Index usage in HANA

Former Member · ‎09-26-2013

Hi

I'm learning HANA and I have a question about the usage of indexes and query plans. I use HANA SPS6 Developer Edition VM on Cloudshare for my tests.

I populated a column table with 15,000,000 of rows and I'm trying to test some queries. A simple example:

select * from "LEONID"."CDRs" where NUM_ORIG = '9054052020680';

This query returns one row, even though values in NUM_ORIG column (defined as VARCHAR(15)) doesn't have to be unique. The query consistently takes 15 ms. to finish.

Then, I create an index on NUM_ORIG column:

create index idx_CDRs_NUM_ORIG on "LEONID"."CDRs"(NUM_ORIG);

From INDEXES view, I can see that HANA chooses "INVERTED VALUE" index type for the index. Then, I run my query again, and it consistently returns in 1 ms. Apparently, the index get used because it is the only change that made between the tests. If I drop the index, the query response time returns to 15 ms.

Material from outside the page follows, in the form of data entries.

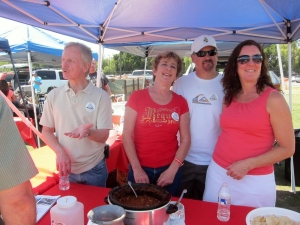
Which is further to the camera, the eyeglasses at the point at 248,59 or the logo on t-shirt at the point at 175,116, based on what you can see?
the logo on t-shirt at the point at 175,116

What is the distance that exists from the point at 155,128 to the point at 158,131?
0.11ft

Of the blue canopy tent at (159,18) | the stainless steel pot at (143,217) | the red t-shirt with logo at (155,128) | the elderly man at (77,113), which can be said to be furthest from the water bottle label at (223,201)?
the blue canopy tent at (159,18)

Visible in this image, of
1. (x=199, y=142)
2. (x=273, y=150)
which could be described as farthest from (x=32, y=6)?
(x=273, y=150)

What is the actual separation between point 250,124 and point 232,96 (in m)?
0.30

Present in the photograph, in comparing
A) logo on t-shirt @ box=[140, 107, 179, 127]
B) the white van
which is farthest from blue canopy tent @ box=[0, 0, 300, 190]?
the white van

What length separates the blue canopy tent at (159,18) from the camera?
2.69 meters

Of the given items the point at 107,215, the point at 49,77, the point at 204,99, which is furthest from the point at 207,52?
the point at 49,77

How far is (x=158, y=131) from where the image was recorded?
6.23 ft

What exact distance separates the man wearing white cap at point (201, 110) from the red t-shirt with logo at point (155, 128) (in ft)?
0.62

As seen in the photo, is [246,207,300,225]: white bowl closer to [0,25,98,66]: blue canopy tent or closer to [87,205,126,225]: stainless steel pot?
[87,205,126,225]: stainless steel pot

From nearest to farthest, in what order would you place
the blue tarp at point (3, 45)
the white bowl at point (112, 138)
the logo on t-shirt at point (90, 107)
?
the logo on t-shirt at point (90, 107) < the white bowl at point (112, 138) < the blue tarp at point (3, 45)

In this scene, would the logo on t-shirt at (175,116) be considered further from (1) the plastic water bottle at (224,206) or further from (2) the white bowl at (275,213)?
(2) the white bowl at (275,213)

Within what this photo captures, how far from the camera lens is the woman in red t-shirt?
190cm

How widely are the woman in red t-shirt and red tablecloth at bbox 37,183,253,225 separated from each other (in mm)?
351
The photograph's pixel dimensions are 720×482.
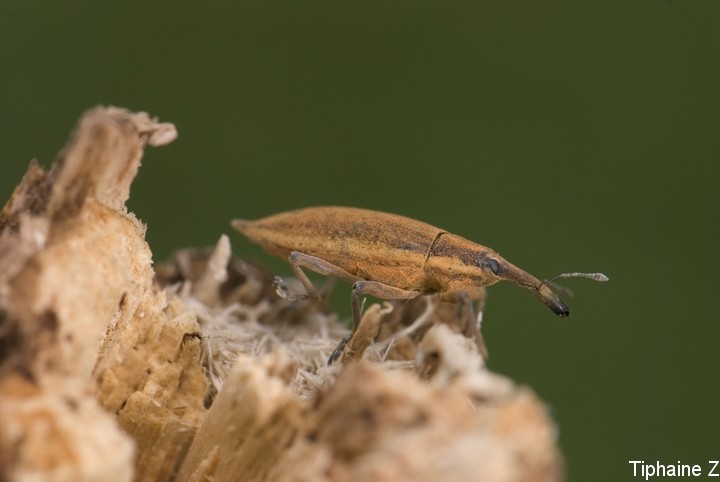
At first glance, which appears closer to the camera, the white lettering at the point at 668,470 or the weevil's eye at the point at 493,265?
the weevil's eye at the point at 493,265

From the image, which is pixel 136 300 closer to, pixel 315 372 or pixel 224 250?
pixel 315 372

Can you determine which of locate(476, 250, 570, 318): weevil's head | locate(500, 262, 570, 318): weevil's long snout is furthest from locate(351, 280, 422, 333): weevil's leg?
locate(500, 262, 570, 318): weevil's long snout

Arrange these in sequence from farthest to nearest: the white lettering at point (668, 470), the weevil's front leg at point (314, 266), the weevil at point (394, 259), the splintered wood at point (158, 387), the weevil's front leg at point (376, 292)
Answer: the white lettering at point (668, 470), the weevil's front leg at point (314, 266), the weevil at point (394, 259), the weevil's front leg at point (376, 292), the splintered wood at point (158, 387)

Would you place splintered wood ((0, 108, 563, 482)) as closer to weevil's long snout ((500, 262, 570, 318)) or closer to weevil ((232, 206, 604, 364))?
weevil ((232, 206, 604, 364))

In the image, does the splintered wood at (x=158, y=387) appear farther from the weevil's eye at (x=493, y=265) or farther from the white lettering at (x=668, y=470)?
the white lettering at (x=668, y=470)

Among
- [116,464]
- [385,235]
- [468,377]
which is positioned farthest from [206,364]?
[385,235]

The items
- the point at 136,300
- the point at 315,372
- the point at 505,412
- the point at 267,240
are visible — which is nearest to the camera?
the point at 505,412

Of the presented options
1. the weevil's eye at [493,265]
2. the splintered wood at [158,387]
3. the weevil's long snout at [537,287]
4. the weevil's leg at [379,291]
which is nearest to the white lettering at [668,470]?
the weevil's long snout at [537,287]
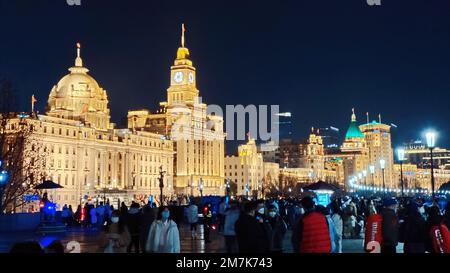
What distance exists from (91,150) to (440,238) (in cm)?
9591

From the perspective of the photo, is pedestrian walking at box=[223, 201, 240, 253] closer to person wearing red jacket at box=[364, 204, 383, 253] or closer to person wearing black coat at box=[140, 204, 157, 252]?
person wearing black coat at box=[140, 204, 157, 252]

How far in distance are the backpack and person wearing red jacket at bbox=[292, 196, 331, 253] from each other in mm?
2009

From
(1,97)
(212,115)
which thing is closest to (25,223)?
(1,97)

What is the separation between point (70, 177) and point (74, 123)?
31.3 ft

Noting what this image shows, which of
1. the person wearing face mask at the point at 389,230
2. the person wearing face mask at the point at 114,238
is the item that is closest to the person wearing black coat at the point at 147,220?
the person wearing face mask at the point at 114,238

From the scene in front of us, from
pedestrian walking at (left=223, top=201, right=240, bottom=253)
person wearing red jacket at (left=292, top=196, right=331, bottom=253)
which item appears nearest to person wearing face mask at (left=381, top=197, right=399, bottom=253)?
person wearing red jacket at (left=292, top=196, right=331, bottom=253)

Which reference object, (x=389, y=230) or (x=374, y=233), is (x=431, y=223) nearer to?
(x=389, y=230)

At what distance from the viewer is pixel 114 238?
39.5 ft

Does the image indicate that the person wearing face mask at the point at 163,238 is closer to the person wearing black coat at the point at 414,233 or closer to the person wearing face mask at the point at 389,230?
the person wearing face mask at the point at 389,230

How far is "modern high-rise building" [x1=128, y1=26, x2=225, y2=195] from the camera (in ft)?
453

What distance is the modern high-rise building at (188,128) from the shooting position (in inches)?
5438
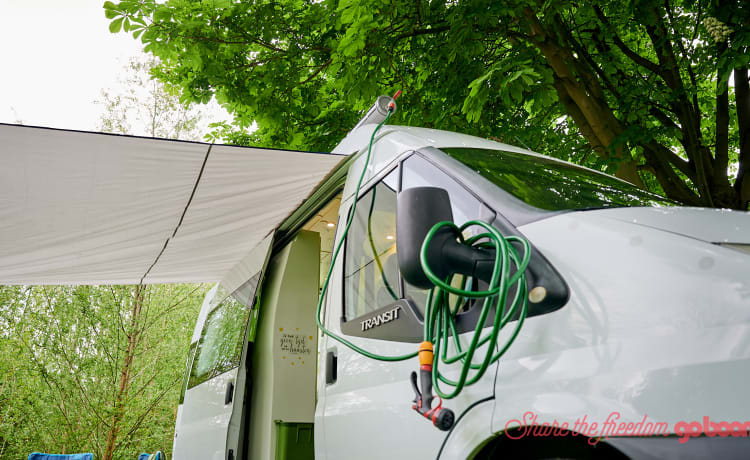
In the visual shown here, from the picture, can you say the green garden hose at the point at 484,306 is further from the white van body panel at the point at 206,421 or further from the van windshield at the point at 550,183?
the white van body panel at the point at 206,421

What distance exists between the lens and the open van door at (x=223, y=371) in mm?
3916

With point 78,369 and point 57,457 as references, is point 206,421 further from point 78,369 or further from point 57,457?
point 78,369

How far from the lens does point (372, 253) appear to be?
2.53 m

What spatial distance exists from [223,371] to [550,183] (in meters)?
3.32

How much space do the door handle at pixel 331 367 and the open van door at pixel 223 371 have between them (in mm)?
1443

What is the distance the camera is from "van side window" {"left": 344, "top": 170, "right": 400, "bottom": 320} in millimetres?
2342

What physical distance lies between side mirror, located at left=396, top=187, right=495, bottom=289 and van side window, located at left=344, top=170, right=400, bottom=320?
2.27ft

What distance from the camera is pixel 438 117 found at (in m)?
5.76

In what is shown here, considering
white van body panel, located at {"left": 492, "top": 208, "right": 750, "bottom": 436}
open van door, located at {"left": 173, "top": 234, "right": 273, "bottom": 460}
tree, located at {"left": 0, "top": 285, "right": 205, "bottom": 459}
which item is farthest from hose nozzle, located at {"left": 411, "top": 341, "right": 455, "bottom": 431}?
tree, located at {"left": 0, "top": 285, "right": 205, "bottom": 459}

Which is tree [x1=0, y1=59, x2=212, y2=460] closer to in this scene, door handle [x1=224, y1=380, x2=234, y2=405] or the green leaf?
the green leaf

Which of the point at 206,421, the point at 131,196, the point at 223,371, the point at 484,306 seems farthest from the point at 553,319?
the point at 206,421

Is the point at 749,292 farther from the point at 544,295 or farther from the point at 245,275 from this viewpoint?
the point at 245,275

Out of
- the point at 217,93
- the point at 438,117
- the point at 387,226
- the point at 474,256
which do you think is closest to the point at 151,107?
the point at 217,93

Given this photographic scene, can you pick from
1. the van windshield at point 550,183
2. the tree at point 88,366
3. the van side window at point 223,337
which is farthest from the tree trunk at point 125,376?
the van windshield at point 550,183
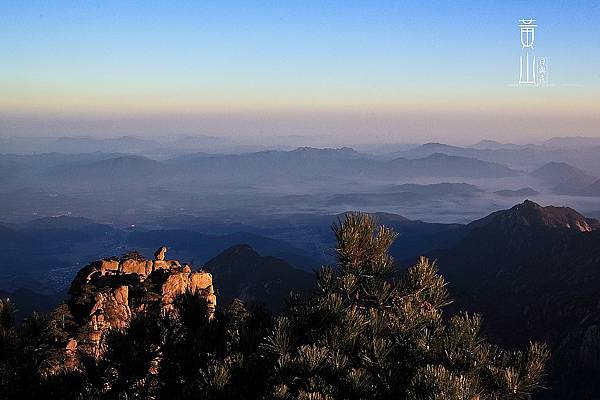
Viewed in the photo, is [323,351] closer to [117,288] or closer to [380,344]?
[380,344]

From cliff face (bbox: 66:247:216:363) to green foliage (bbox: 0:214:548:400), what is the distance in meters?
25.2

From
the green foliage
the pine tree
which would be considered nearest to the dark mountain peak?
the green foliage

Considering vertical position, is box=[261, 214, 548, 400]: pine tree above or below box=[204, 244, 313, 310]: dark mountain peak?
above

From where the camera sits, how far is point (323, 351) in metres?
8.89

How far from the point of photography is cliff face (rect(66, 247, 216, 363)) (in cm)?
3841

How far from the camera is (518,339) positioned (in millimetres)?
100875

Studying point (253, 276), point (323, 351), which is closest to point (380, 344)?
point (323, 351)

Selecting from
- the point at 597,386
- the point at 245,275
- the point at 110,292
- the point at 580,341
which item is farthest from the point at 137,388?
the point at 245,275

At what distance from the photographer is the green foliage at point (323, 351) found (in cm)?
884

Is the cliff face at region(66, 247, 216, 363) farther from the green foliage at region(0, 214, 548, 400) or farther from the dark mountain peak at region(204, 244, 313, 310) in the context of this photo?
the dark mountain peak at region(204, 244, 313, 310)

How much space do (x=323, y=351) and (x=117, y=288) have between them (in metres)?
37.3

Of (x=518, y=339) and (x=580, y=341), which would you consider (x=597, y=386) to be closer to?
(x=580, y=341)

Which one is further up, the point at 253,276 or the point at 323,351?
the point at 323,351

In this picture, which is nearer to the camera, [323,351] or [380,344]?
[323,351]
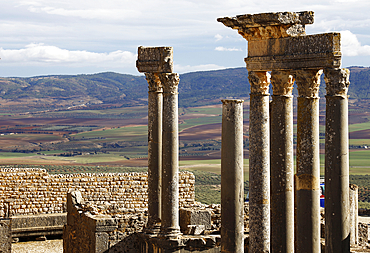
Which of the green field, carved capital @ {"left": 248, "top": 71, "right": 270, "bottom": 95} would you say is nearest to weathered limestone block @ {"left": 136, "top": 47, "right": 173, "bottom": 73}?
carved capital @ {"left": 248, "top": 71, "right": 270, "bottom": 95}

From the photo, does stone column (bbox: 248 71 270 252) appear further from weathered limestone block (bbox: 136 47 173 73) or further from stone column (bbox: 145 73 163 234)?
stone column (bbox: 145 73 163 234)

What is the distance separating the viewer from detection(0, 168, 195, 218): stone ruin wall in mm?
23922

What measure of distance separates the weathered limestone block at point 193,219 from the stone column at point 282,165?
17.3 ft

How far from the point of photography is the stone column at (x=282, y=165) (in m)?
12.6

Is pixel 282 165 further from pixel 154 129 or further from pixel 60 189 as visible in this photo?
pixel 60 189

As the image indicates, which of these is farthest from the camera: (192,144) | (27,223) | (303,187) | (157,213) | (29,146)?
(192,144)

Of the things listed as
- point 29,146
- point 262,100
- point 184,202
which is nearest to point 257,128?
point 262,100

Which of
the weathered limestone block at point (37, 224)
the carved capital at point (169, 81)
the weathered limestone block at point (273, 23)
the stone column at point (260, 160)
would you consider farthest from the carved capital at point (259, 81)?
the weathered limestone block at point (37, 224)

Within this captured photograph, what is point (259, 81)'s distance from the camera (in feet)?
42.0

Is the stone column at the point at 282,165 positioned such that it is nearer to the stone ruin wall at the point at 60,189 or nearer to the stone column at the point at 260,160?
the stone column at the point at 260,160

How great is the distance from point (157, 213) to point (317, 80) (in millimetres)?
7200

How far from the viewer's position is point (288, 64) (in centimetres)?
1216

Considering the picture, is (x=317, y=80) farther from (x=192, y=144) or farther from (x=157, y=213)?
(x=192, y=144)

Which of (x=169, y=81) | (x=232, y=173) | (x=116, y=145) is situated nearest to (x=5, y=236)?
(x=169, y=81)
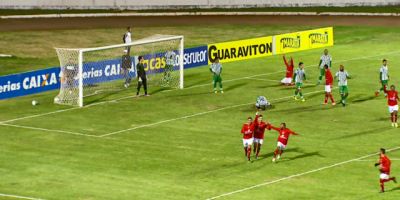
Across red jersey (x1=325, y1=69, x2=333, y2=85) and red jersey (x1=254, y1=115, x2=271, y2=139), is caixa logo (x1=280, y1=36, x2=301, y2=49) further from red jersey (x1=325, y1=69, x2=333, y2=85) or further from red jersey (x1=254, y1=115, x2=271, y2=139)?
red jersey (x1=254, y1=115, x2=271, y2=139)

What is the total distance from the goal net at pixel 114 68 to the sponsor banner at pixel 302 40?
12.7m

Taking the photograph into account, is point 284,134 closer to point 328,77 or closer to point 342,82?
point 342,82

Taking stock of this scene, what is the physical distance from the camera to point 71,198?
4088 cm

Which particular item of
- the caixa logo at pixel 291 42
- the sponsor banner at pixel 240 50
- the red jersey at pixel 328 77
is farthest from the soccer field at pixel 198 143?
the caixa logo at pixel 291 42

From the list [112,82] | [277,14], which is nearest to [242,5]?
[277,14]

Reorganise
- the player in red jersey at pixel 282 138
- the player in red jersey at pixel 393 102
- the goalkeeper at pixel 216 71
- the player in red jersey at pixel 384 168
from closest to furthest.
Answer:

To my great surprise, I don't find any mention of index usage in the query plan. Actually, the query plans for the query with and without indexes looks exactly the same. Is it an expected behavior? Should I monitor the index usage in other place? See the output from EXPLAIN_PLAN_TABLE below, I omitted some obvious information to make it slightly more compact:

OPERATOR_NAME,OPERATOR_DETAILS,TABLE_SIZE,OUTPUT_SIZE,SUBTREE_COST,OPERATOR_ID,PARENT_OPERATOR_ID,LEVEL,POSITION

"COLUMN SEARCH","CDRs.CDR_ID, CDRs.CC_ORIG, CDRs.AC_ORIG, CDRs.NUM_ORIG, CDRs.CC_DEST, CDRs.AC_DEST, CDRs.NUM_DEST, CDRs.STARTTIME, CDRs.ENDTIME, CDRs.DURATION (LATE MATERIALIZATION)",?,1,0.000008691042685,1,?,1,1

" COLUMN TABLE","FILTER CONDITION: CDRs.NUM_ORIG = '9054052020680'",15000000,1,?,2,1,2,1

I tried to examine the query plan also using SAP HANA Studio, but still see the same plan with and without index and there is no mention of index usage in the plan.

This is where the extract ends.